ANOTHE APPROACH: Create a View

In [32]:
# create a view to apply SQL queries on
cleanMobileSSDF.createOrReplaceTempView("clean_mobile")
spark.sql("select * from clean_mobile")

DataFrame[id: string, action: string, ts: timestamp]

> the following DataFrame transformations are not supported yet in a streaming DataFrame
> * Multiple aggregations or a chain of aggregations on a streaming
DataFrame
> * Limit and take N rows
> * Distinct transformation (There is a way to deduplicate data using a
unique identifier, however.)
> * Sorting on a streaming DataFrame without any aggregation (sorting
is supported after some form of aggregation, however.)

# JOIN

Example

In [None]:
from pyspark.sql.functions import expr
# the specific streaming data source information is not important in this example
tempDataDF = spark.readStream. ...
loadDataDF = spark.readStream. ...

tempDataWatermarkDF = tempDataDF.withWaterMark("temp_taken_time","1 hour")
loadDataWatermarkDF = loadDataDF.withWaterMark("load_taken_time","2 hours")

# join on the location id as well as the event time constraint
tempWithLoadDataDF = tempDataWatermarkDF.join(loadDataWatermarkDF,
expr(""" temp_location_id = load_location_id AND
load_taken_time >= temp_taken_time AND
load_taken_time <= temp_taken_time + interval 1 hour
""")
)

One of the coolest things you can do with a streaming DataFrame is to join it with either
a **static DataFrame** or another **streaming DataFrame**. 

Depending the type of df this are the supported join_types

| Left Side+Right Side  | Join Type   | Note                                                                       |
|-----------------------|-------------|----------------------------------------------------------------------------|
| Static+Streaming      | Inner       | Supported                                                                  |
| Static+Streaming      | Left Outer  | Not supported                                                              |
| Static+Streaming      | Right Outer | Supported                                                                  |
| Static+Streaming      | Full Outer  | Not supported                                                              |
| Streaming+Streaming   | Inner       | Supported                                                                  |
| Streaming+Streaming   | Left Outer  | Conditionally supported. Must specify watermark on right side and time constraint  |
| Streaming+Streaming   | Right Outer | Conditionally supported.
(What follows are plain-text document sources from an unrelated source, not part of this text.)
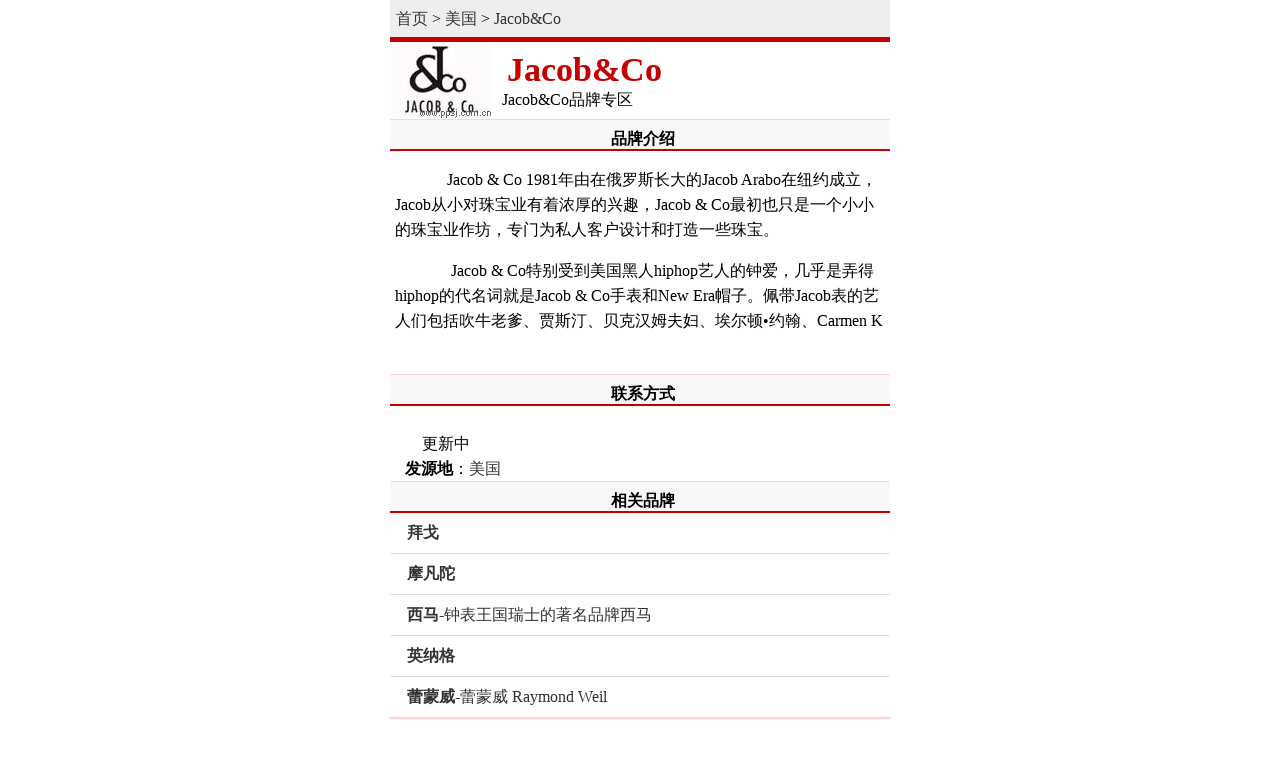

--- FILE ---
content_type: text/html
request_url: http://wap.ppsj.com.cn/pp/Jacob&Co.html
body_size: 1613
content:
<!DOCTYPE html><html>
<head>
<title>Jacob&Co_Jacob&Co品牌专区</title>
<meta name="keywords" content="Jacob&Co,,Jacob&Co品牌专区">
<meta name="description" content="Jacob&Co&nbsp;&nbsp;&nbsp;&nbsp;&nbsp;Jacob & Co 1981年由在俄罗斯长大的Jacob Arabo在纽约成立，Jacob从小对珠宝业有着浓厚的兴趣，Jacob & Co最初也只是一个小小的珠宝业作坊，专门为私人客户设计和打造一些珠宝。<......品牌世家网您提供详细的Jacob&Co资讯">
<meta http-equiv="Content-Type" content="text/html; charset=gb2312">
<LINK REL="stylesheet" HREF="/css/csswap1.css">
<meta name="viewport" content="width=device-width,minimum-scale=1.0,maximum-scale=1.0"/>
<meta http-equiv="Content-Type" content="text/html; charset=gb2312">
<meta http-equiv="Cache-Control" content="no-transform, no-cache"/>
<meta http-equiv="Cache-Control" content="no-siteapp" />
<meta name="applicable-device"content="mobile">
<meta name="apple-mobile-web-app-capable" content="no" /> 
<meta name="apple-mobile-web-app-status-bar-style" content="black-translucent" />
<meta name="format-detection" content="telephone=no" />
<link rel="canonical" href="http://pp.ppsj.com.cn/Jacob&Co/" />
<script src="//msite.baidu.com/sdk/c.js?appid=1598364921631819"></script>
</head>
<body>
<div  id=mainbao1 style="clear:both "><a href="/">首页</a> &gt; <a href=/city/usa/ target=_blank  >美国</a> > <a href="/pp/Jacob&Co.html" >Jacob&Co</a></div>
<div style="background-color:f8f8f8;">
<div style="float:left "><a href="/pp/Jacob&Co.html"  target=_top><img src="http://head.ppsj.com.cn/0/933.gif" alt="Jacob&Co" width="100" height="75" hspace="1" vspace="1"  border=0 align="absmiddle"></a></div> 
 <div style="float:left;margin:15px 0 0 10px"><div id=pph1>Jacob&Co  </div><div style="margin:5px 0 0 0"> Jacob&Co品牌专区</div></div>
</div>
<div style="clear:both;" align="center"></div>
 <div class=ht><strong>品牌介绍</strong> </div>
 <div id=intro1 class="f14" style="margin:0 5px 0 5px "><p>　　&nbsp;&nbsp;&nbsp;&nbsp;&nbsp;Jacob & Co 1981年由在俄罗斯长大的Jacob Arabo在纽约成立，Jacob从小对珠宝业有着浓厚的兴趣，Jacob & Co最初也只是一个小小的珠宝业作坊，专门为私人客户设计和打造一些珠宝。 </p><p>　　&nbsp;&nbsp;&nbsp;&nbsp;&nbsp;&nbsp;Jacob & Co特别受到美国黑人hiphop艺人的钟爱，几乎是弄得hiphop的代名词就是Jacob & Co手表和New Era帽子。佩带Jacob表的艺人们包括吹牛老爹、贾斯汀、贝克汉姆夫妇、埃尔顿&#8226;约翰、Carmen K 
</div> 
<div ><script src=/js/b_art_1.js></script></div><br><div class=ht > <strong>联系方式</strong> </div><br>　　更新中<br>
<div id=intro1 class="f14" style="margin:0 5px 0 15px ">
 <strong>发源地</strong>：<a href=/city/usa/ target=_blank  >美国</a> <br />

</div> 
 
<div class=ht > <strong>相关品牌</strong> </div>
<div style="clear:both"><ul id=listmore><li><a href="http://pp.ppsj.com.cn/BALCO/"  title="拜戈"><b>拜戈</b></a></li><li><a href="http://pp.ppsj.com.cn/MOVADO/"  title="摩凡陀"><b>摩凡陀</b></a></li><li><a href="http://pp.ppsj.com.cn/cyma/"  title="西马"><b>西马</b>-钟表王国瑞士的著名品牌西马</a></li><li><a href="http://pp.ppsj.com.cn/enicar/"  title="英纳格"><b>英纳格</b></a></li><li><a href="http://pp.ppsj.com.cn/raymond-weil/"  title="蕾蒙威"><b>蕾蒙威</b>-蕾蒙威 Raymond Weil</a></li></ul></div>
<div style="clear:both;"><script src=/js/b_art_2.js></script></div>
<script src=/js/search.js></script><br><br><br><br><div align="center">注：数据来自网络，仅供参考。欢迎纠错！<br><a href="http://pp.ppsj.com.cn/Jacob&Co/" target=_blank><strong>返回电脑版</strong></a></div>
<script src=/js/butwap.js></script>
</body>
</html>

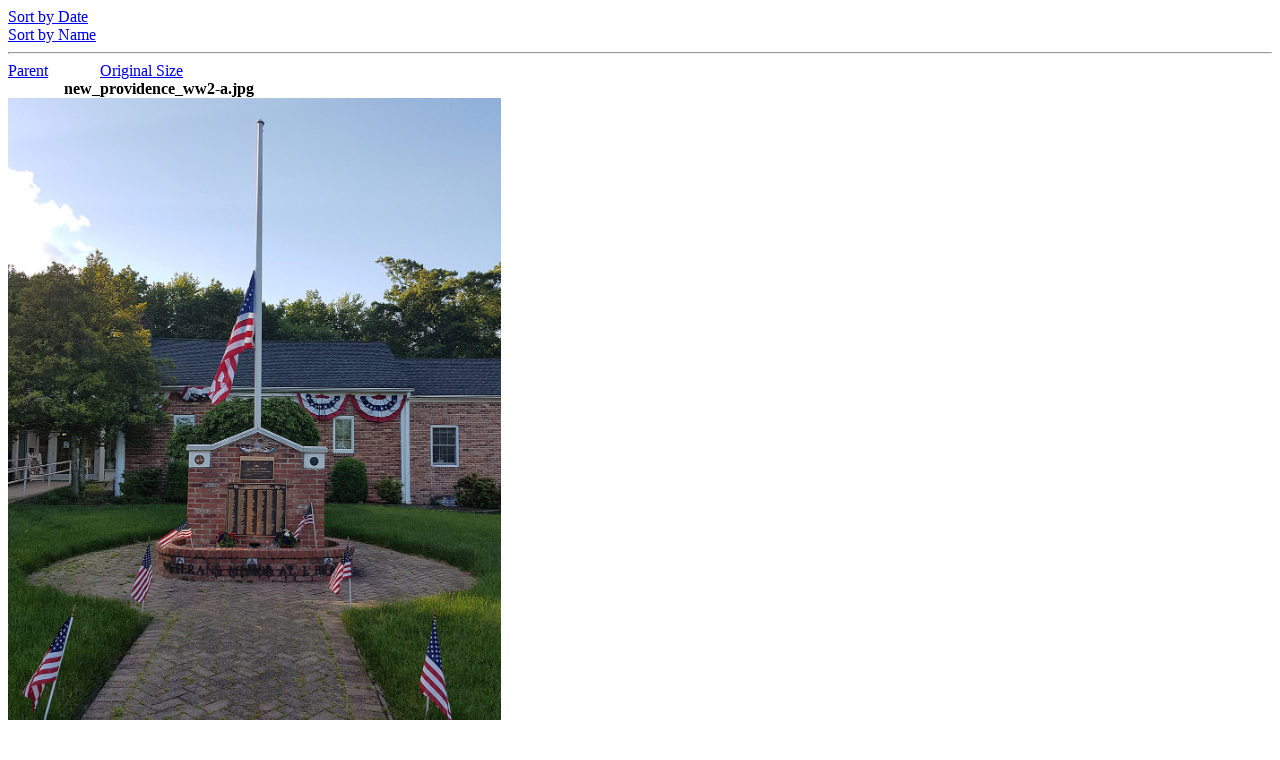

--- FILE ---
content_type: text/html; charset=UTF-8
request_url: https://meeting.semya.ws/NYC-03_06_17/?cnt=10&sortby=DateCmp
body_size: 365
content:
<html>
<body>
<a href = index.php?sortby=DateCmp>Sort by Date</a>  <br>
<a href = index.php?sortby=StrCompare>Sort by Name</a>  <br>


<table>
<hr><a href='.?sortby=DateCmp'>Parent</a>&nbsp;&nbsp;&nbsp;&nbsp;&nbsp;&nbsp;&nbsp;&nbsp;&nbsp;&nbsp;&nbsp;&nbsp;&nbsp;<a href='./?cnt=10&original_size=true'>Original Size</a><br><b>&nbsp;&nbsp;&nbsp;&nbsp;&nbsp;&nbsp;&nbsp;&nbsp;&nbsp;&nbsp;&nbsp;&nbsp;&nbsp; new_providence_ww2-a.jpg </b><br><image src='./new_providence_ww2-a.jpg'  style='max-height:700px;max-width:1500px;height:auto;width:auto;' ><br><table style='width:600px;'><tr><td><a href='./?cnt=9&sortby=DateCmp'>no_laptop.jpg <img valign=middle src='/inc/left_arr.jpg'></a>&nbsp;&nbsp;&nbsp;&nbsp;&nbsp;</td><td align=right><a href='./?cnt=11&sortby=DateCmp'><img valign=middle src='/inc/right_arr.jpg'> new_providence_ww2.jpg</a></td></tr></table></table>
</html>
Must specify watermark on left side and time constraint   |
| Streaming+Streaming   | Full Outer  | Not supported                                                              |


### WaterMark
How long data has to be keeped?

> **Steaming dataframe have no defined size so... how do you join them?** <br>
> you have to give one to it? generally a time-bounded-size, this is called `WaterMark` 
> it tells the machine to preserve the data during X time (so joins can be performed with this DF)

>    `withWatermark("temp_taken_time", "1 hour")` tells Spark that it should retain the state for up to 1 hour beyond the maximum event time seen so far. <br>
>   This means Spark will allow data that arrives up to 1 hour late to be included in the aggregations.